→ **WORK REQUIRED**
Copy each line of the entries below that contains the string "Zealand".
======== RECORDS SHOWN ========
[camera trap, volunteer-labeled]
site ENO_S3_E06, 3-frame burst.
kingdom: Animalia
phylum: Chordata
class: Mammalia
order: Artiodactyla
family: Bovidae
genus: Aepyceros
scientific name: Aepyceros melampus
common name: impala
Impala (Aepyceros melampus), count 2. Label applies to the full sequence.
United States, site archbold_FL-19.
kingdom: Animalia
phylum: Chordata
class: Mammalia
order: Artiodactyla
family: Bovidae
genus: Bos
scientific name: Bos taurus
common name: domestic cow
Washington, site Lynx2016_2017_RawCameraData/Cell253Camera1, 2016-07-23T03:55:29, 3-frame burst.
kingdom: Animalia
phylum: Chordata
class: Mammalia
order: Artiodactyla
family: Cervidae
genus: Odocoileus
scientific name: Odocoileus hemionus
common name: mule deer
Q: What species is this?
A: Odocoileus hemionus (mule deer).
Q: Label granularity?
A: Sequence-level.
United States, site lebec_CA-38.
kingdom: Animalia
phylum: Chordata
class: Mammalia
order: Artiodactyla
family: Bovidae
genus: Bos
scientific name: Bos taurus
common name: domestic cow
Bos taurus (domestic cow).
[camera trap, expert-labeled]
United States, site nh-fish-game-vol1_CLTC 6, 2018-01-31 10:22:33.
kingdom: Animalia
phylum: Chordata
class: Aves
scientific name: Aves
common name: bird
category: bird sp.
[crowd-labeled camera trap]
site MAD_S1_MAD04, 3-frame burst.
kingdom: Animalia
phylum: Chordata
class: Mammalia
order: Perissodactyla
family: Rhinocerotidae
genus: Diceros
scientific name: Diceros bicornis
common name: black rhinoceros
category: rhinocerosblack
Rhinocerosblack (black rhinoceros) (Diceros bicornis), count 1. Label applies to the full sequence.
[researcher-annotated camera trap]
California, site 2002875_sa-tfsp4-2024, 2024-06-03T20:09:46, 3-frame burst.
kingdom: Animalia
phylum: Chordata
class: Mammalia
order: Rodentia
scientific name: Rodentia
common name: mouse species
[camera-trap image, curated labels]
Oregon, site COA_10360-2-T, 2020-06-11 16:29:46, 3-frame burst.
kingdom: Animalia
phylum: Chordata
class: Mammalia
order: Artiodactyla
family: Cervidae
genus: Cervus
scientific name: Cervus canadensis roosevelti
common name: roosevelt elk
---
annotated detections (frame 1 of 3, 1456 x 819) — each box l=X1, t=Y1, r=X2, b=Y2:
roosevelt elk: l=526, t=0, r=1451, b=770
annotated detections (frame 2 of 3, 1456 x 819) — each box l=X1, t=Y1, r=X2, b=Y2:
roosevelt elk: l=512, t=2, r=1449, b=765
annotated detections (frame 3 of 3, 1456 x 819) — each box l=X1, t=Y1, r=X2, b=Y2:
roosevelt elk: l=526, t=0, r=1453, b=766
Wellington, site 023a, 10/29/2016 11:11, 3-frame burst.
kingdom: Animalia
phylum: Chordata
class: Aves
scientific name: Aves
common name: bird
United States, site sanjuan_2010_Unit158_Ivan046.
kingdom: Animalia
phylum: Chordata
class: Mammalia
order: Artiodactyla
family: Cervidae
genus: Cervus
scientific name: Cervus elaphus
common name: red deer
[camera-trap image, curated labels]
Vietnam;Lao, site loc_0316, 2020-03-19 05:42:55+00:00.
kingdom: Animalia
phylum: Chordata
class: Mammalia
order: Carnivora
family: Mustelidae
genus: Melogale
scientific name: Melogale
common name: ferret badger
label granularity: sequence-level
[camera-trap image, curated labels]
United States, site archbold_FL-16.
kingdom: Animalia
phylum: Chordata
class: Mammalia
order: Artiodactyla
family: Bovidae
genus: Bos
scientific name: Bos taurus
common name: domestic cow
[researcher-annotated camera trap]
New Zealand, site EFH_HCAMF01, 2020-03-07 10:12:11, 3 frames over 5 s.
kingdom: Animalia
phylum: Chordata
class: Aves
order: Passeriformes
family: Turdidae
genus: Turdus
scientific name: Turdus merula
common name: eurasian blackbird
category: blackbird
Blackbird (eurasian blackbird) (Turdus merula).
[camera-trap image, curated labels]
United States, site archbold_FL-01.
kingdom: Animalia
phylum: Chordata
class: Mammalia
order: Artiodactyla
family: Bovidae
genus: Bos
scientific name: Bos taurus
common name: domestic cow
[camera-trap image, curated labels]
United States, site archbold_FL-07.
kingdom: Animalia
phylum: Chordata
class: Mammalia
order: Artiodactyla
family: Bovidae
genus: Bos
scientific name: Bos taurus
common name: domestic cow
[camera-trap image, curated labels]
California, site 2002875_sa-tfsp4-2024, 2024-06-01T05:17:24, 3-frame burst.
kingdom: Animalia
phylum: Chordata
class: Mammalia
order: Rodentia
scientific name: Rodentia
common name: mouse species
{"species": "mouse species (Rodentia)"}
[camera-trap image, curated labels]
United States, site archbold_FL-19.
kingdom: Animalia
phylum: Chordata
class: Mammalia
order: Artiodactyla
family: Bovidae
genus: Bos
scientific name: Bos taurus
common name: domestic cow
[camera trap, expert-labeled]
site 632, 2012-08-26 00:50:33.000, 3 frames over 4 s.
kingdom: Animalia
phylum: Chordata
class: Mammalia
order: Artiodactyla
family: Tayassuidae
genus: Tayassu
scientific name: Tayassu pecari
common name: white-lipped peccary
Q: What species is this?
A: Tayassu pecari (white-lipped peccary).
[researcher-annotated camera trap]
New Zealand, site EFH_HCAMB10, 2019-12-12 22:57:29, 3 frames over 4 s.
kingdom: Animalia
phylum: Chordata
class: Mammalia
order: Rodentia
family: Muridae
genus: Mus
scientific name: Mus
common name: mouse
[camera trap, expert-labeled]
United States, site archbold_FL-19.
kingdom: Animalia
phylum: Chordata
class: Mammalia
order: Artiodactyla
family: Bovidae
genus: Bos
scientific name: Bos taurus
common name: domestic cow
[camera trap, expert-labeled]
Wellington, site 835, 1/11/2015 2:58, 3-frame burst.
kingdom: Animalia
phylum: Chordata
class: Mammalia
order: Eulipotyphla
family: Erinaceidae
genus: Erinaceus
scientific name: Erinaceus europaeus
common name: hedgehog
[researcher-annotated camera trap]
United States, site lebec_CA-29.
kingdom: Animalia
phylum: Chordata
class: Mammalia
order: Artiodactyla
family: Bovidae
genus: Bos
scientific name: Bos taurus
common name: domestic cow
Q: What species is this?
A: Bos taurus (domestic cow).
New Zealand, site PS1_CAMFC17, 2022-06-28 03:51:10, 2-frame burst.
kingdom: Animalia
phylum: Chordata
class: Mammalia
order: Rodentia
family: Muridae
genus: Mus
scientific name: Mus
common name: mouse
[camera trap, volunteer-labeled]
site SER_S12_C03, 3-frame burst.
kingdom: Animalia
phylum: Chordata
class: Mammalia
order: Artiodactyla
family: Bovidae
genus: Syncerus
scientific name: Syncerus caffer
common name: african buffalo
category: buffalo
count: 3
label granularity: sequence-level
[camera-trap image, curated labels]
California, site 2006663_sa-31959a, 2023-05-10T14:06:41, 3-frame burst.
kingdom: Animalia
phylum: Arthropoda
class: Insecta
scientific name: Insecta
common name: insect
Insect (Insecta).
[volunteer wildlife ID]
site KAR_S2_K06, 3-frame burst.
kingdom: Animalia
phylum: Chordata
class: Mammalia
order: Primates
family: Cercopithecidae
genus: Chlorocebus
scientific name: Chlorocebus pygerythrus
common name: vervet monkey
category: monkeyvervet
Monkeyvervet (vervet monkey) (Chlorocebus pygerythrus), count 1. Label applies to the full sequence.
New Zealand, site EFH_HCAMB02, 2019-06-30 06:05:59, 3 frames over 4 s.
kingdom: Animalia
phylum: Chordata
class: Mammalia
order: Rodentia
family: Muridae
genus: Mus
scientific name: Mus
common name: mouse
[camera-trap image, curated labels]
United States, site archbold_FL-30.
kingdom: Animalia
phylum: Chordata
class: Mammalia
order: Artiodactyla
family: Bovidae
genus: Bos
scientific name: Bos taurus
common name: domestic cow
========
→ **FINISHED TASK**
New Zealand, site EFH_HCAMF01, 2020-03-07 10:12:11, 3 frames over 5 s.
New Zealand, site EFH_HCAMB10, 2019-12-12 22:57:29, 3 frames over 4 s.
New Zealand, site PS1_CAMFC17, 2022-06-28 03:51:10, 2-frame burst.
New Zealand, site EFH_HCAMB02, 2019-06-30 06:05:59, 3 frames over 4 s.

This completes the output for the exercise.